Антикайнен не желал, чтобы это произошло на его глазах и при его попустительстве. Будучи в диверсионном рейде в тылу финских оккупантов, он мог плюнуть на все и удрать на север, взять свой банк и ломануться в Финляндию к своей Лотте, к своему синему морю и к своему белому песку. Мог, да не смог. Мысль о предательстве даже в голову к нему не закрадывалась. Впрочем, как и многим его товарищам, чьи дома остались в стране Суоми.
— Мы пойдем к Сааримяги, — сказал он своим бойцам. — Пошумим немного, пусть лахтарит на Свири задергаются.
— Там гора, — сказал один боец, Оскари Кумпу. — Атакой в лоб не взять.

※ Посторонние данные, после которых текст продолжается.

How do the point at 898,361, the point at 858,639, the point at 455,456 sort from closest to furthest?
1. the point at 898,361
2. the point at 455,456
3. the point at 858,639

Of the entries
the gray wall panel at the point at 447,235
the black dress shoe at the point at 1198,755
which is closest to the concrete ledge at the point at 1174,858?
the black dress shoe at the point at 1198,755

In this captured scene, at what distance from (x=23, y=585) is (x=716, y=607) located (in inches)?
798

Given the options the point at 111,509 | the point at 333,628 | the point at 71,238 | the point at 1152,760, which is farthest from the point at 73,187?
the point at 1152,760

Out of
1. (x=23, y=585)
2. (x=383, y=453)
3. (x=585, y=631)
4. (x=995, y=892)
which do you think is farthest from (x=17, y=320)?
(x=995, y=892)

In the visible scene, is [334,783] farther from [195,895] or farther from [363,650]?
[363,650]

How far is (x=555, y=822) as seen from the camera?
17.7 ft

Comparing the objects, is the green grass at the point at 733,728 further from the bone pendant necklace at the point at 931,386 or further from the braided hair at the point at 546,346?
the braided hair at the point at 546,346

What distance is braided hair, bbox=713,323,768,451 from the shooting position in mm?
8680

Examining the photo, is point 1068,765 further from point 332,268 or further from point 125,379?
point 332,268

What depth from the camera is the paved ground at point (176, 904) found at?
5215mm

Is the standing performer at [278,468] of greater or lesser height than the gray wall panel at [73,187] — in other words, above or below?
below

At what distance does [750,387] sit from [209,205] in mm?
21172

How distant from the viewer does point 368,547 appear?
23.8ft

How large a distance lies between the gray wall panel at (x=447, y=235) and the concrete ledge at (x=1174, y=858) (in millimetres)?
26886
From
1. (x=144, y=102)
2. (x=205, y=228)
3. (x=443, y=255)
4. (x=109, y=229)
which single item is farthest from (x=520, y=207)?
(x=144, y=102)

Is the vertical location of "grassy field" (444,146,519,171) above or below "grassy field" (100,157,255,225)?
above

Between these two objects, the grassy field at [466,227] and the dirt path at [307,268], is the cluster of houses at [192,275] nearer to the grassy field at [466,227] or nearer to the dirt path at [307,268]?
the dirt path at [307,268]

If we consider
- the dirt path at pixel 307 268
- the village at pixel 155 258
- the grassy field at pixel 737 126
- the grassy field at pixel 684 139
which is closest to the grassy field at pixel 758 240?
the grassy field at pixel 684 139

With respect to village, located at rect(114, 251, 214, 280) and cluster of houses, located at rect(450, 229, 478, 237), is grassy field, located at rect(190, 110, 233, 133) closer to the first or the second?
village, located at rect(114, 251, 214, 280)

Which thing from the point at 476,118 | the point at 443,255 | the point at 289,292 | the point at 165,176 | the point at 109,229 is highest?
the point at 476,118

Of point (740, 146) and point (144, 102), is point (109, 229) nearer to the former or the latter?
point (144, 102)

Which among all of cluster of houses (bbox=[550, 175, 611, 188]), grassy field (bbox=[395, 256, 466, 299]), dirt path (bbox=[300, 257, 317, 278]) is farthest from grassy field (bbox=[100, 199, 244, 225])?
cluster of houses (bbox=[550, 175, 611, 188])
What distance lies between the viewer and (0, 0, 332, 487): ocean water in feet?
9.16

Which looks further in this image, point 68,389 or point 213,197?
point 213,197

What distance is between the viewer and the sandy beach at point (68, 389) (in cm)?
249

— Атаковать не будем. Касательно лбов — так у нас на них не написано, что мы от большевиков. Проведем операцию скрытно, но чтобы они поняли, что против них действует Красная армия, а не неуловимые мстители.
Лед на Ладоге с каждым часом делался все менее надежным — солнце грело, талая вода с берега размывала, так что при возникновении ветра озеро разломает весь свой ледяной панцирь на отдельные плавающие льдины.
Отряд выбрался на берег и по дороге вдоль побережья Ладоги решил добираться до реки Обжанки, где можно было найти в лесу место посуше и временно обустроиться.
Они уже почти уходили с Андрусово, в то время как появился отряд финнов, достаточно шумный, к счастью. Лахтарит кричали в голос и бродили по заброшенному монастырю туда-сюда. Видать, хватились своих немецких друзей.
Тот же самый Кумпу прополз к груде камней, скрывающих вход в катакомбы, ловко, как уж, несмотря на все свои габариты, забрался внутрь и заорал нечеловеческим голосом, постепенно переходя на стон. Потом умолк, потом застонал пуще прежнего, потом захрипел, потом, вероятно, испустил дух, потом замолчал.
Финны испуганно сбились в кучку, не понимая, откуда раздается этот жуткий глас. У Тойво тоже мурашки побежали по спине, да и его бойцы не казались веселыми. Действительно, сделалось как-то страшновато.
Вернувшийся Оскари не выглядел довольным своей проделкой. Он был бледен, и на вопросы, что, мол, случилось, отвечал сбивчиво и совсем невразумительно.
— Там — еще дыра, как колодец, — проговорил он. — Душно и холодно. Руки холодные. Шею прихватило. Мертвечиной пахнуло. «35» прошептал. А потом «на сороковые».
— Кто прошептал? Поминки на сороковой день? — спросили у него, но он только мотал головой и растирал горло — на нем отходил красноватый след от вполне человеческой пятерни.
Через шестнадцать лет, в июне 1935 года олонецкий военком Оскари Кумпу утонет на городском пляже рядом с военкоматом. Ему было сорок лет. Огромный, как медведь, борец греко-римского стиля, участник Олимпийских игр в Стокгольме 1912 года, великолепный пловец. Мистика? Жизнь, бляха муха.
На разведку в Сааримяги Тойво решил отправиться один. Пообещал к ночи вернуться и поделиться мыслями о том, где и как лучше сыграть. Ну, а коли не вернется, то пусть бойцы обходят деревню с юга — там самое пологое место — и, обнаружив финский караул, обстреляют его со всем усердием.
Одеты они были в гражданскую одежду, военный белый маскхалат и лыжи Антикайнен, чтоб не сильно наглеть, оставил товарищам. Оружие с собой брать тоже не решился, потому что отстреливаться в одиночку смысла не было, а смысл был остаться незамеченным.